§ **Excerpted records**

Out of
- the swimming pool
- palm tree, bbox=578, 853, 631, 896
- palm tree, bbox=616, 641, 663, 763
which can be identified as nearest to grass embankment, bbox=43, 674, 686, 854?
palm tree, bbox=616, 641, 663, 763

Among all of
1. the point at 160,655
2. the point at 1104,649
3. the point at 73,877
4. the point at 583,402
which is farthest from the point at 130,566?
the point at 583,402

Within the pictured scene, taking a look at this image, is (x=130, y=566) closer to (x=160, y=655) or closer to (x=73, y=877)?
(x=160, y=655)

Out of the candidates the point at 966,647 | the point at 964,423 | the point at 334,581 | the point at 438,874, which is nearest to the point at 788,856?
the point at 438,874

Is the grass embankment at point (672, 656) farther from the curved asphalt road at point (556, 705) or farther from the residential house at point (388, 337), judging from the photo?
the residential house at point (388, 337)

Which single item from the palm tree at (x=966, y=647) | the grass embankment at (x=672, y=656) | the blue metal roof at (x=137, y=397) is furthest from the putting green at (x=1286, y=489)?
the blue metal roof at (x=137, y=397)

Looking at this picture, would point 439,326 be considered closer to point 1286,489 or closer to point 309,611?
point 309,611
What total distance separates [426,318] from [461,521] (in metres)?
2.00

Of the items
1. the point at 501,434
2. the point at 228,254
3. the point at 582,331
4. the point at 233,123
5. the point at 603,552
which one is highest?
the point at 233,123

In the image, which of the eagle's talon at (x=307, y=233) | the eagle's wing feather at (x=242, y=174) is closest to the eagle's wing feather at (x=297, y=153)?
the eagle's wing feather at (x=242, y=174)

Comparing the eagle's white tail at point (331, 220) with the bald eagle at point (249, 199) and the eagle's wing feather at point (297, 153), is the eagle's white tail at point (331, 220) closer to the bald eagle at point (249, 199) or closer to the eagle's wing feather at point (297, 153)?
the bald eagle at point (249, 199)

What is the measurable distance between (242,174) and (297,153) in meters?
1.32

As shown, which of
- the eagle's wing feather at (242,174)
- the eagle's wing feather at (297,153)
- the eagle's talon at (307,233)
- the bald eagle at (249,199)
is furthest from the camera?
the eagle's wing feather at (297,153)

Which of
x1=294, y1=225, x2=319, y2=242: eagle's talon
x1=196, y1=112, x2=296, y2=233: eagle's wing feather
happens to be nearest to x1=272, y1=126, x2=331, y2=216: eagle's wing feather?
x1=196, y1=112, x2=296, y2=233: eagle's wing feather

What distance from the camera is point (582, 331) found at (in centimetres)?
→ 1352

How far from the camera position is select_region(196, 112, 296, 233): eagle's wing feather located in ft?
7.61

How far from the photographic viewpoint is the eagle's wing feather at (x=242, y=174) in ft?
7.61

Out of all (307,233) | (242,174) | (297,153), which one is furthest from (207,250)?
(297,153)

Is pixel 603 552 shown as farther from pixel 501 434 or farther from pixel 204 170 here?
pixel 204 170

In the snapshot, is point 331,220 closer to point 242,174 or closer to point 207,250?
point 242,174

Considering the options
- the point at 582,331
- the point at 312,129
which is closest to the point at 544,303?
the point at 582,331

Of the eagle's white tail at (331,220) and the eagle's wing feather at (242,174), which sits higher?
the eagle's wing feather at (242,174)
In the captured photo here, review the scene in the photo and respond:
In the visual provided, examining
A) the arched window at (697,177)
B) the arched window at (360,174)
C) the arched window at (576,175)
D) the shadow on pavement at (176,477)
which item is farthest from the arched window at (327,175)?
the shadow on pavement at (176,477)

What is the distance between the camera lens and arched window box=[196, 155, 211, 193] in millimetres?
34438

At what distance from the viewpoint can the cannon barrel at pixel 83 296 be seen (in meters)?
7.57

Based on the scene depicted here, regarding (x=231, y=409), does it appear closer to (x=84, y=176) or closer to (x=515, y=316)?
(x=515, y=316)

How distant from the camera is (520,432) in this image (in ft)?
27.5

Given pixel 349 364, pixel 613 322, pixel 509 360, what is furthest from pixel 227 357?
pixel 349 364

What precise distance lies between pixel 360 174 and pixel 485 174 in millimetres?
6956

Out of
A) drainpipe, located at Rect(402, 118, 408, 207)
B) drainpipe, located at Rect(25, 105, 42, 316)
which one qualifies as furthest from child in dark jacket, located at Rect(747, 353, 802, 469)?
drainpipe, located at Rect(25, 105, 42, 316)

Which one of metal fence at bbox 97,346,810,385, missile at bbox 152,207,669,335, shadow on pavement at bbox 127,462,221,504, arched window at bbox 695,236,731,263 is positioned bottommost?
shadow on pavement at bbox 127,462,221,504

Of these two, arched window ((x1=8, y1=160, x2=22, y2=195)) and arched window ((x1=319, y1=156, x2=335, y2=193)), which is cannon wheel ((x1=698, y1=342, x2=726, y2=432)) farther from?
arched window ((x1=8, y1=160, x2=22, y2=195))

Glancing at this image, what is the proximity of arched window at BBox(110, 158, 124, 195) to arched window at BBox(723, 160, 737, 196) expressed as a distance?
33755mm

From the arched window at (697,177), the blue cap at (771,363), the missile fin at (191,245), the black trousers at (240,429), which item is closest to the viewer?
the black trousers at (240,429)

§ **Exercise prompt**
Write the material out again in its entirety, exactly as shown.

§ **The response**
Out of
- the swimming pool
- palm tree, bbox=578, 853, 631, 896
- palm tree, bbox=616, 641, 663, 763
which can be identified as nearest to grass embankment, bbox=43, 674, 686, 854?
palm tree, bbox=616, 641, 663, 763

Among all of
1. the point at 160,655
2. the point at 1104,649
3. the point at 73,877
4. the point at 583,402
which is farthest from the point at 130,566?
the point at 583,402

Within the pictured scene, taking a look at this image, is (x=130, y=566) closer to (x=160, y=655) or closer to (x=73, y=877)?
(x=160, y=655)

Out of the candidates the point at 966,647 | the point at 964,423 | the point at 334,581 | the point at 438,874, which is nearest to the point at 788,856?
the point at 438,874

Is the grass embankment at point (672, 656) farther from the curved asphalt road at point (556, 705) or farther from the residential house at point (388, 337), judging from the photo?
the residential house at point (388, 337)

Which single item from the palm tree at (x=966, y=647) | the grass embankment at (x=672, y=656) | the blue metal roof at (x=137, y=397) is furthest from the putting green at (x=1286, y=489)?
the blue metal roof at (x=137, y=397)

Looking at this picture, would point 439,326 be considered closer to point 1286,489 or closer to point 309,611?
point 309,611
What total distance separates [426,318] from [461,521] (in metres)?
2.00

Of the items
1. the point at 501,434
2. the point at 228,254
3. the point at 582,331
4. the point at 233,123
5. the point at 603,552
which one is highest?
the point at 233,123

In the image, which of the eagle's talon at (x=307, y=233) | the eagle's wing feather at (x=242, y=174) is closest to the eagle's wing feather at (x=297, y=153)?
the eagle's wing feather at (x=242, y=174)

Comparing the eagle's white tail at point (331, 220) with the bald eagle at point (249, 199) and the eagle's wing feather at point (297, 153), is the eagle's white tail at point (331, 220) closer to the bald eagle at point (249, 199) or closer to the eagle's wing feather at point (297, 153)?
the bald eagle at point (249, 199)

What is the measurable distance between (242,174) and (297,153) in meters?
1.32

As shown, which of
- the eagle's wing feather at (242,174)
- the eagle's wing feather at (297,153)
- the eagle's talon at (307,233)
- the bald eagle at (249,199)
is furthest from the camera?
the eagle's wing feather at (297,153)

Which of
x1=294, y1=225, x2=319, y2=242: eagle's talon
x1=196, y1=112, x2=296, y2=233: eagle's wing feather
happens to be nearest to x1=272, y1=126, x2=331, y2=216: eagle's wing feather?
x1=196, y1=112, x2=296, y2=233: eagle's wing feather

What distance from the camera is point (582, 331) found at (in centimetres)?
→ 1352

How far from the camera position is select_region(196, 112, 296, 233): eagle's wing feather located in ft?
7.61

How far from the photographic viewpoint is the eagle's wing feather at (x=242, y=174) in ft?
7.61

Out of all (307,233) | (242,174) | (297,153), which one is furthest from (207,250)?
(297,153)

Is pixel 603 552 shown as farther from pixel 501 434 or farther from pixel 204 170 here?
pixel 204 170

In the snapshot, is point 331,220 closer to point 242,174 or closer to point 207,250?
point 242,174

Considering the options
- the point at 582,331
- the point at 312,129
which is closest to the point at 544,303?
the point at 582,331

Of the eagle's white tail at (331,220) and the eagle's wing feather at (242,174), which sits higher?
the eagle's wing feather at (242,174)
In the captured photo here, review the scene in the photo and respond:
In the visual provided, examining
A) the arched window at (697,177)
B) the arched window at (360,174)
C) the arched window at (576,175)
D) the shadow on pavement at (176,477)
which item is farthest from the arched window at (327,175)?
the shadow on pavement at (176,477)

What is the distance between the camera lens and arched window box=[196, 155, 211, 193] in millimetres?
34438

At what distance from the viewpoint can the cannon barrel at pixel 83 296 be seen (in meters)?
7.57

Based on the scene depicted here, regarding (x=231, y=409), does it appear closer to (x=84, y=176) or closer to (x=515, y=316)?
(x=515, y=316)

How distant from the camera is (520,432) in this image (in ft)?
27.5

Given pixel 349 364, pixel 613 322, pixel 509 360, what is furthest from pixel 227 357?
pixel 349 364

What precise distance lies between pixel 360 174 and pixel 485 174 in millimetres?
6956

Out of
A) drainpipe, located at Rect(402, 118, 408, 207)
B) drainpipe, located at Rect(25, 105, 42, 316)
which one qualifies as furthest from child in dark jacket, located at Rect(747, 353, 802, 469)?
drainpipe, located at Rect(25, 105, 42, 316)

Which one of metal fence at bbox 97,346,810,385, missile at bbox 152,207,669,335, shadow on pavement at bbox 127,462,221,504, arched window at bbox 695,236,731,263 is positioned bottommost?
shadow on pavement at bbox 127,462,221,504

Of these two, arched window ((x1=8, y1=160, x2=22, y2=195)) and arched window ((x1=319, y1=156, x2=335, y2=193)), which is cannon wheel ((x1=698, y1=342, x2=726, y2=432)) farther from?
arched window ((x1=8, y1=160, x2=22, y2=195))

Glancing at this image, what is the proximity of arched window at BBox(110, 158, 124, 195) to arched window at BBox(723, 160, 737, 196) expressed as a distance?
33755mm

From the arched window at (697,177), the blue cap at (771,363), the missile fin at (191,245), the black trousers at (240,429), which item is closest to the viewer?
the black trousers at (240,429)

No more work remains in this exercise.